# Solar Security Lights Under Soffit



## sparkiez (Aug 1, 2015)

So I went on an interesting call today. It seems that we had previously hung some solar lights. Of course, them being under a soffit means that the batteries don't charge. The customer also wants brighter lights than the current ones. I was thinking perhaps a bigger solar-powered light with a detachable panel.

On top of this, there are a pair of deck lights switched from inside. The switch is left on to give constant power to the fixture. I didn't see them at first, but the two fixtures have a small set of adjustment for Dusk/Dawn or Security. A time control with a test mode and a sensitivity control. There is also a sensor on the top of the fixture. I get the "gist" of how this works, but I have a question.

The Dusk/Dawn is a pot. I wasn't really aware of there being a "range" between a photoeye on/off control and a motion-sensor type control. Has anyone seen this before? I tried setting it to Dusk/Dawn and covering the eye to no avail. No matter what I did I couldn't get these things to turn on, be it with motion or darkness.


----------



## MikeFL (Apr 16, 2016)

sparkiez said:


> So I went on an interesting call today. It seems that we had previously hung some solar lights. Of course, them being under a soffit means that the batteries don't charge. The customer also wants brighter lights than the current ones. I was thinking perhaps a bigger solar-powered light with a detachable panel.


No questions about that light, right? Just trying to figure out which light we're discussing.






sparkiez said:


> ...
> 
> On top of this, there are a pair of deck lights switched from inside. The switch is left on to give constant power to the fixture. I didn't see them at first, but the two fixtures have a small set of adjustment for Dusk/Dawn or Security. A time control with a test mode and a sensitivity control. There is also a sensor on the top of the fixture. I get the "gist" of how this works, but I have a question.
> 
> The Dusk/Dawn is a pot. I wasn't really aware of there being a "range" between a photoeye on/off control and a motion-sensor type control. Has anyone seen this before? I tried setting it to Dusk/Dawn and covering the eye to no avail. No matter what I did I couldn't get these things to turn on, be it with motion or darkness.


These are hard wired to line voltage? So we're not dealing with a solar charger and batteries?

If this is the case, there's likely a delay in the photocontrol. Cover the eye with black vinyl tape and wait ten minutes. You may need to wave your hand if the motion is engaged.

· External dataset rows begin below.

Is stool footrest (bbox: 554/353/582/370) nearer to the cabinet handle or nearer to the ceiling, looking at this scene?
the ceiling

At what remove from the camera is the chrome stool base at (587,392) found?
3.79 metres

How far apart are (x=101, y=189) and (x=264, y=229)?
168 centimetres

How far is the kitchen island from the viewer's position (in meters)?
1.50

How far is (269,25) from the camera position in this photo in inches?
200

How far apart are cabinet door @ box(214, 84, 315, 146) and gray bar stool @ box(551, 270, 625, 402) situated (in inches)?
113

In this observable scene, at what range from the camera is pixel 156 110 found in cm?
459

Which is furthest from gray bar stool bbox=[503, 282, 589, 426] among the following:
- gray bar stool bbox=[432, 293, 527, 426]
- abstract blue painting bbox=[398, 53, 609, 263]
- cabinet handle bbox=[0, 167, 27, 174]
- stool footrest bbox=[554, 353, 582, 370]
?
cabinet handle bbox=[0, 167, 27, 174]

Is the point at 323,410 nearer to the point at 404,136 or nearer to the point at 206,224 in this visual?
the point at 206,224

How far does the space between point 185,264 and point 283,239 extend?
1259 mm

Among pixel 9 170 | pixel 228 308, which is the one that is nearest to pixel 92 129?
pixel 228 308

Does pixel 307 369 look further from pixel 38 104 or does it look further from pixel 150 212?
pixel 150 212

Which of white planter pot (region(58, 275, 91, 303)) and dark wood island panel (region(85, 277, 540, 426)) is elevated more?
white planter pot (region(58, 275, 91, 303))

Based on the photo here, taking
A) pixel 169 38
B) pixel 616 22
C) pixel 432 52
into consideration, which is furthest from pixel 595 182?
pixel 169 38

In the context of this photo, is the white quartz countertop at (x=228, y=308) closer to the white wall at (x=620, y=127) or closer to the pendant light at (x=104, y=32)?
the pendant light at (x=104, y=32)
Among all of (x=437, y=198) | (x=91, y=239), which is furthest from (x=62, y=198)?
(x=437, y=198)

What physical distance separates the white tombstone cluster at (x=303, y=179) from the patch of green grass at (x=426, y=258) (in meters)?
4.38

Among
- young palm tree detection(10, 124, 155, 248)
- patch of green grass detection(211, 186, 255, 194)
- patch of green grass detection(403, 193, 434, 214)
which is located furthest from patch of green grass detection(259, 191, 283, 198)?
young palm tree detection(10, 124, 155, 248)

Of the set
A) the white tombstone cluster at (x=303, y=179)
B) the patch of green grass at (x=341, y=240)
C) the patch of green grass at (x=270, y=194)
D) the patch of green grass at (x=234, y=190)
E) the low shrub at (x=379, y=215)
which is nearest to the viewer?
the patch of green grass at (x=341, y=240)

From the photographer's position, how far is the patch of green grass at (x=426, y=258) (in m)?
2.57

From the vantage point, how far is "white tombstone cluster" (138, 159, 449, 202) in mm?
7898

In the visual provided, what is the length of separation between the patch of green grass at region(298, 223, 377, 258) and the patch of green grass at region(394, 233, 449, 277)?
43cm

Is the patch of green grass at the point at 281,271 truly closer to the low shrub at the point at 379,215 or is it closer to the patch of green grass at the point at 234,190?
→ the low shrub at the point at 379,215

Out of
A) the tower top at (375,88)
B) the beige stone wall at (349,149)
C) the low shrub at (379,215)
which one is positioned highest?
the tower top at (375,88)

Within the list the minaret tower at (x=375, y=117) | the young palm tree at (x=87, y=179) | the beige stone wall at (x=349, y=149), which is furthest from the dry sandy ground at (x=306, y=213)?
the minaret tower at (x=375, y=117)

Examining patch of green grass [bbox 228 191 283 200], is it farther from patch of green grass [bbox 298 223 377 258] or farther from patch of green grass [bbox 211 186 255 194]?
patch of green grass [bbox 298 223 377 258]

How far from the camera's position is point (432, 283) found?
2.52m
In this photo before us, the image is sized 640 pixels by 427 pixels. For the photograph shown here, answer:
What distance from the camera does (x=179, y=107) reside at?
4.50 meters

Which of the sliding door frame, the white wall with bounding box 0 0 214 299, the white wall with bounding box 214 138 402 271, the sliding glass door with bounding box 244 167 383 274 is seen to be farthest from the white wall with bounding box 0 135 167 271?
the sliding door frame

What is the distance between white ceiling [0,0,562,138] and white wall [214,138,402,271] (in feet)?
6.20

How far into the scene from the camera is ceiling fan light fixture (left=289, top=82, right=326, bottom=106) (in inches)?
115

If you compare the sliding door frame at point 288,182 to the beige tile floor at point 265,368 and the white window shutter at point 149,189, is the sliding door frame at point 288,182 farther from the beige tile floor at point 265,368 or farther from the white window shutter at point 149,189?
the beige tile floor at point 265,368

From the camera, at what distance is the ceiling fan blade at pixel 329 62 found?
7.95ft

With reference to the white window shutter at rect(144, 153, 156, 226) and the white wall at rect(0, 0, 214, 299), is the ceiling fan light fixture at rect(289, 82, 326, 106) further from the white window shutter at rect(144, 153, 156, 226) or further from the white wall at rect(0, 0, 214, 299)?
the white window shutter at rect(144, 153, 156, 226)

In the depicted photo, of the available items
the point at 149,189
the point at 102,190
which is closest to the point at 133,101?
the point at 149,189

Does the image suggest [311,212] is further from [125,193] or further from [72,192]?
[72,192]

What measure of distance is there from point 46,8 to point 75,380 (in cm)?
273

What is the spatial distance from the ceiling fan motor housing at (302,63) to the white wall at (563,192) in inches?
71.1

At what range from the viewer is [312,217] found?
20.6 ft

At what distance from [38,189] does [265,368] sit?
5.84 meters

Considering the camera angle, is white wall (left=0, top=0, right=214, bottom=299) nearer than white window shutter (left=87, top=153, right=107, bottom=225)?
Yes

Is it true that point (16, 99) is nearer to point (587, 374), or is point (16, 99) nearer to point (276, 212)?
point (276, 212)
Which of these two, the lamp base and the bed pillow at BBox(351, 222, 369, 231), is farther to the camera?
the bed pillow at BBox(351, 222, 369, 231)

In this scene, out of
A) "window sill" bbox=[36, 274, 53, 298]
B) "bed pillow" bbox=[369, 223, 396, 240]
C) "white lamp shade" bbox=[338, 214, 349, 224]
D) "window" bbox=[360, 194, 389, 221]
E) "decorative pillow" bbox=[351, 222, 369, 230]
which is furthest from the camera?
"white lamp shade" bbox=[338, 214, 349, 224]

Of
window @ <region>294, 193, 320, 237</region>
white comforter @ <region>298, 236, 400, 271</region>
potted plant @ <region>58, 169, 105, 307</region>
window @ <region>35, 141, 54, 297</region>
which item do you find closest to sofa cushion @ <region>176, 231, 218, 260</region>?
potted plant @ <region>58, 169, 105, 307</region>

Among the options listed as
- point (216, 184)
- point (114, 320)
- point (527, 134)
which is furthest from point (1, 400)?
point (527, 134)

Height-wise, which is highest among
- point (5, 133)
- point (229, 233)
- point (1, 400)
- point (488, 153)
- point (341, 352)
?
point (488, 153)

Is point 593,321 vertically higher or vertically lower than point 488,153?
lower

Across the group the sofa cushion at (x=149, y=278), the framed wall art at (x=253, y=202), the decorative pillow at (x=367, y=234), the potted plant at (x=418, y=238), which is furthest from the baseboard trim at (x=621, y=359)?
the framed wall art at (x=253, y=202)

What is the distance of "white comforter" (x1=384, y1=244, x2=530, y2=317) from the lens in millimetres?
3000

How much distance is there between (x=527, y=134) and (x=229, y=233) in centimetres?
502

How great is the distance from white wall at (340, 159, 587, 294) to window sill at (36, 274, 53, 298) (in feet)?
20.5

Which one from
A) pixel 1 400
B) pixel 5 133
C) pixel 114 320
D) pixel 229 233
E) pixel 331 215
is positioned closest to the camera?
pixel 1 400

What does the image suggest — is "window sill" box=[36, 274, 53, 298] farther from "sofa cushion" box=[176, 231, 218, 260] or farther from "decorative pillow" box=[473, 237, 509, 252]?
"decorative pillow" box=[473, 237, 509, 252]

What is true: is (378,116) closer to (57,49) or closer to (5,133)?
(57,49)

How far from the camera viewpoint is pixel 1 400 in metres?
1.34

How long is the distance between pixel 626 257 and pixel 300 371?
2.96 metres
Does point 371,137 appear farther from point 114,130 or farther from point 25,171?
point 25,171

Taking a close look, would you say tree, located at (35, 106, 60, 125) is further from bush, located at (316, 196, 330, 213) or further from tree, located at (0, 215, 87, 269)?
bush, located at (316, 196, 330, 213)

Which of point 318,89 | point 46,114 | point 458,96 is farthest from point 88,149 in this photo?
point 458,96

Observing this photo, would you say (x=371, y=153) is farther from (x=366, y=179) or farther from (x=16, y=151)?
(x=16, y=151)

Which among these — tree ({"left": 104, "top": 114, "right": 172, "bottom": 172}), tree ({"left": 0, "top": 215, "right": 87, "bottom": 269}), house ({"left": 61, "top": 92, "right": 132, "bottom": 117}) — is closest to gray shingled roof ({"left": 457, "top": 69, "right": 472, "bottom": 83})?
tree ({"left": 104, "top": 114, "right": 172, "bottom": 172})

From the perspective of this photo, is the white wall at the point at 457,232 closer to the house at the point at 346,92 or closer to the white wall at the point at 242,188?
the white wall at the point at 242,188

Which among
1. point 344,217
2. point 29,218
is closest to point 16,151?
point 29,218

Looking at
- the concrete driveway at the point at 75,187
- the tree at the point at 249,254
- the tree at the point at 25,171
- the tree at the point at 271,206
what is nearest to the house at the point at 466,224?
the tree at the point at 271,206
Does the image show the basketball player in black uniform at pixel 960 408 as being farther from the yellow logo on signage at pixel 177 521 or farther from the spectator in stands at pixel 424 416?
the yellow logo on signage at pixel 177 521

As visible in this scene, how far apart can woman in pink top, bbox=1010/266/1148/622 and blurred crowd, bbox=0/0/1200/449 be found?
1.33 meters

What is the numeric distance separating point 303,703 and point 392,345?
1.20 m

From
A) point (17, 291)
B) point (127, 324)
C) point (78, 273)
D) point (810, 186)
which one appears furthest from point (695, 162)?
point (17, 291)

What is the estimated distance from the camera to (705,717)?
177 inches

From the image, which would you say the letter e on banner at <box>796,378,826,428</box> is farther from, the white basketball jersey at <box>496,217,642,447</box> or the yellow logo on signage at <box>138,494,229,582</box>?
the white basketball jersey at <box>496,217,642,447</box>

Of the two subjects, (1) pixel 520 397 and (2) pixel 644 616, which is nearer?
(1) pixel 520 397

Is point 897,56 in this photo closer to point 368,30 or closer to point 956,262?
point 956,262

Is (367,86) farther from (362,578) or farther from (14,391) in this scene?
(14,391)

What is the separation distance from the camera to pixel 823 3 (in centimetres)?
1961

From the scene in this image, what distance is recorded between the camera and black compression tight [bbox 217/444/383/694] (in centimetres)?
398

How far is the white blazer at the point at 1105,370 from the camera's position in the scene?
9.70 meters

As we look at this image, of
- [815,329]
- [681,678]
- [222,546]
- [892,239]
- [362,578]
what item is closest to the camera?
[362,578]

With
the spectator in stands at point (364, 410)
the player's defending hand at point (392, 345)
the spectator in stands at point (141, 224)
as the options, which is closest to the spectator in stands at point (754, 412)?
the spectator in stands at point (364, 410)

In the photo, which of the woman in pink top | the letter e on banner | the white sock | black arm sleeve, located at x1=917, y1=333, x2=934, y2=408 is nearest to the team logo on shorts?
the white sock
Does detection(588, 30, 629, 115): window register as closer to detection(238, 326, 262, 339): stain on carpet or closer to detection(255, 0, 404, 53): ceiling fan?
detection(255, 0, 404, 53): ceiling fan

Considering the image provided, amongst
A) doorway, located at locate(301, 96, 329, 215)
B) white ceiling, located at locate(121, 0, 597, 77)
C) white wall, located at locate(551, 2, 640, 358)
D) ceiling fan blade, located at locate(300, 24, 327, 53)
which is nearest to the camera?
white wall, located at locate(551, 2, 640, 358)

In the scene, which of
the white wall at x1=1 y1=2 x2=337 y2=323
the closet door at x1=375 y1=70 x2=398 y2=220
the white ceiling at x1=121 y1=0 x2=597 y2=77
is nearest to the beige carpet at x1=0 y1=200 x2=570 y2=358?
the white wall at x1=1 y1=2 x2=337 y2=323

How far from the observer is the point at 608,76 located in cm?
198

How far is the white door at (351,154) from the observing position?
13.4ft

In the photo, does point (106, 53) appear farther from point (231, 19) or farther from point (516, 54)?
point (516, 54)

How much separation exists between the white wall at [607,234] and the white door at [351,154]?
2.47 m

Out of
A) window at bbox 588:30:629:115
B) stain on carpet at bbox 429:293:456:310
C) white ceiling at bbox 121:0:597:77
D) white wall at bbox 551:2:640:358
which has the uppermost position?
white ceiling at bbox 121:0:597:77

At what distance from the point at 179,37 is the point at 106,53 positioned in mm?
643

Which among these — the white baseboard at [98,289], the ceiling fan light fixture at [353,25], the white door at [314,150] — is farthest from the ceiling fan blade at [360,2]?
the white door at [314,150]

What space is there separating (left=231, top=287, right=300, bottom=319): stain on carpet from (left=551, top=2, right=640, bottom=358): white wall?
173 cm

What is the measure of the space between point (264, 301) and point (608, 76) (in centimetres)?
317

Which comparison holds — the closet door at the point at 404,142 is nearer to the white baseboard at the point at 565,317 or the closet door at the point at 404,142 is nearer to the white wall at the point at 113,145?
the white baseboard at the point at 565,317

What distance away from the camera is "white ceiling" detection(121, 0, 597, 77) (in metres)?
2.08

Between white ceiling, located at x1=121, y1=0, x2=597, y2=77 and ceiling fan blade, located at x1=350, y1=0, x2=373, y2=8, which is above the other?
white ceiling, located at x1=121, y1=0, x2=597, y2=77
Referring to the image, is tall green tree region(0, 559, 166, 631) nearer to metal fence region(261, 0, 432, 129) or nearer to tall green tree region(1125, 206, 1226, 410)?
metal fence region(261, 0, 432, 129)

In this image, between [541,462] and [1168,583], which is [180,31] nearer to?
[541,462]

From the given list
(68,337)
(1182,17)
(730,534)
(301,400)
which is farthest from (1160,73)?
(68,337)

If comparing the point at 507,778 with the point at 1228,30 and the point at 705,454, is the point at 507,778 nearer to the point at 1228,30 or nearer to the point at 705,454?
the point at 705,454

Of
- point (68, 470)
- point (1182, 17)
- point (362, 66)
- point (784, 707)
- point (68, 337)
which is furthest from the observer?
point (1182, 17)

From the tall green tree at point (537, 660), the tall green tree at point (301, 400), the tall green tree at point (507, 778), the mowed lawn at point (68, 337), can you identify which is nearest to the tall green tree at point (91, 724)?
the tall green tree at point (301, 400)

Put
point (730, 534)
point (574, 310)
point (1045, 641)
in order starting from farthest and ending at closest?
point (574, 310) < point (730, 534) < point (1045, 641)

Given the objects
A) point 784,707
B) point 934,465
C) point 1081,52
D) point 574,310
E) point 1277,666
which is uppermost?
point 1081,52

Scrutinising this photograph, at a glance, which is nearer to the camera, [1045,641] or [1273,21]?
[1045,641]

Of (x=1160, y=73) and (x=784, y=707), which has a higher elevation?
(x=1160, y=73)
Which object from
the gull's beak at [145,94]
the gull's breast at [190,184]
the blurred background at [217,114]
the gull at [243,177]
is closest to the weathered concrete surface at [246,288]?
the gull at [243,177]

FYI: Many of these are sold for $10-25 in big box stores and you get what you pay for. It would likely be cheaper to just go get another fixture from the big box and replace what's there. 

There also may be multiple control settings. One for day/ night/ on and another for motion sensitivity. The objective is motion allows the lights to come on upon detection of motion only when the parameters of the day/ night/ on setting are met.


----------



## sparkiez (Aug 1, 2015)

https://pasteboard.co/Hiymsns.png
There is a link to the image of the two deck lights.

To clarify, there is a set of security lights without AC power. Cheap little buggers. These are under the soffit, hence they can't recharge. Then, separately on the deck is a pair of what used to be simple switched deck sconces. Now they are these fancy fixtures.

For some reason the original posting failed. One thing that throws me though, the Dusk/Dawn setting is a potentiometer.I would think it would be a hard switch. The real issue with these is that I couldn't get the settings going. I did try covering the sensor area with my hoodie and a hat to try and get them to turn on, while set on what I'm thinking was the Dusk/Dawn setting. The sensors are very discrete by the way and I didn't notice them at first.

The two security lights are separate lights without AC power. The customer is elderly and doesn't want to spend money to get power to the two lights.


----------



## Gnome (Dec 25, 2013)

sparkiez said:


> One thing that throws me though, the Dusk/Dawn setting is a potentiometer.I would think it would be a hard switch.


This is pretty common. The Dusk/Dawn setting is adjustable so that one can compensate for other lighting sources or less than ideal placement (EG: sensor happens to be facing due east or pointed towards another light source.)


----------